____ GIVEN RECORDS

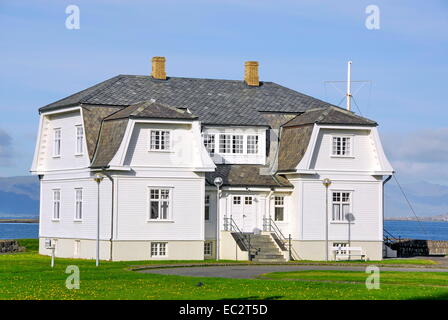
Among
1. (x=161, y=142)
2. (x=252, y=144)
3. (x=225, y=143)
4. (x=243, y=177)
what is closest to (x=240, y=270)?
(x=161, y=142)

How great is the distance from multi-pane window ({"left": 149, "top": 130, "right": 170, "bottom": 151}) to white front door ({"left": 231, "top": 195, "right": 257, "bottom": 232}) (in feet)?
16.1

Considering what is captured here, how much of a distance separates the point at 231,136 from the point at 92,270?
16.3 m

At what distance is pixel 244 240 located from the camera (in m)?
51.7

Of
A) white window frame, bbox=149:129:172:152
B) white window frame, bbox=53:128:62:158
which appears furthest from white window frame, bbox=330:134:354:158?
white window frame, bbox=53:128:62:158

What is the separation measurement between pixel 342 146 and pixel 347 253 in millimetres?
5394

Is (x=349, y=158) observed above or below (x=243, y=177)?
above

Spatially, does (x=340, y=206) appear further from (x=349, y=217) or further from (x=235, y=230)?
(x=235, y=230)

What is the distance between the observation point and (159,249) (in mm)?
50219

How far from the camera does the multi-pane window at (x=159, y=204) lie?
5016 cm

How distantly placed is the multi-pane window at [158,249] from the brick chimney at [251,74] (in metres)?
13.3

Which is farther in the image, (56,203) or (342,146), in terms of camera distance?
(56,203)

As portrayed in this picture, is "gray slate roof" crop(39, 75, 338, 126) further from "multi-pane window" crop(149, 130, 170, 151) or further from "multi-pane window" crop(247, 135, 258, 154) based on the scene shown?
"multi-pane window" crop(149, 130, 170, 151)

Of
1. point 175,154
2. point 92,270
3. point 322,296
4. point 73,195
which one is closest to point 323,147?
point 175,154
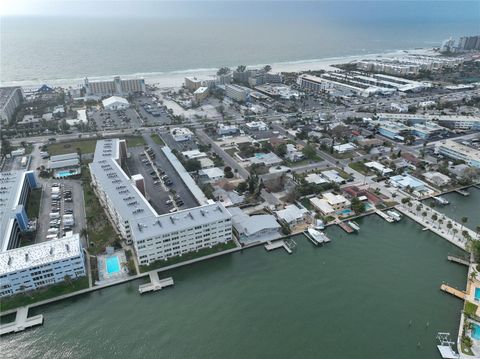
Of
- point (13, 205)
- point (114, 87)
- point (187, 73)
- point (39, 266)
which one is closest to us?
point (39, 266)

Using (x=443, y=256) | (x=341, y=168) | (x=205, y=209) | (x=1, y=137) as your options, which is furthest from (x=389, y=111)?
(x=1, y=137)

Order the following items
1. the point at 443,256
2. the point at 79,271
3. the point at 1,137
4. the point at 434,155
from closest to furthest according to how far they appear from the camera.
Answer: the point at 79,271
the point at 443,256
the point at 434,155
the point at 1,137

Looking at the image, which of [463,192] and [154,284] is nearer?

________
____ GIVEN RECORDS

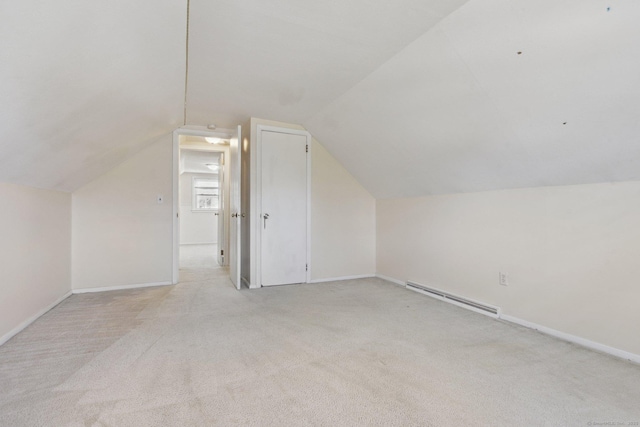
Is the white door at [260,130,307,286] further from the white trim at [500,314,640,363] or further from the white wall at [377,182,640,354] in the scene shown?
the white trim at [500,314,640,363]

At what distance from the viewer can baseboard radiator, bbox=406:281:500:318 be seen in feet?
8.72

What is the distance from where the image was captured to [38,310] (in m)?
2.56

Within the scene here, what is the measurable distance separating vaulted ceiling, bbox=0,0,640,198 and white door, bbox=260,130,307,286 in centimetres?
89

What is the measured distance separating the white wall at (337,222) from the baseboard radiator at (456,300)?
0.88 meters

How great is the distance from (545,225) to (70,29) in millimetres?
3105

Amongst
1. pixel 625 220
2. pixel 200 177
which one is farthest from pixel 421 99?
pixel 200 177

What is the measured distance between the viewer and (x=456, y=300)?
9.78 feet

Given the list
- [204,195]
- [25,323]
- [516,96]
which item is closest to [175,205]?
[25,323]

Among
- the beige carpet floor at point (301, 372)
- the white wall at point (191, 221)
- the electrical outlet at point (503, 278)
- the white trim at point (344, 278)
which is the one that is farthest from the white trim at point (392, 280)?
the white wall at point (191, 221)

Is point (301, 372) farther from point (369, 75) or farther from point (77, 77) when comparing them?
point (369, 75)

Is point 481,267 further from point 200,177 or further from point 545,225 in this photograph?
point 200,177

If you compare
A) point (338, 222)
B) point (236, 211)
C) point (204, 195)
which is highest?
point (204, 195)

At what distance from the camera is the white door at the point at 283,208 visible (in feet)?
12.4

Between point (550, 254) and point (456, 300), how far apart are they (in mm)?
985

________
____ GIVEN RECORDS

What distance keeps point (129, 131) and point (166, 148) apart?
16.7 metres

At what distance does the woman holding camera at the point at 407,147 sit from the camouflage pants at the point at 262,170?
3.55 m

________

How many lines in the records above contain the word "captured"? Reply with the number alone.

#### TASK OUTPUT
2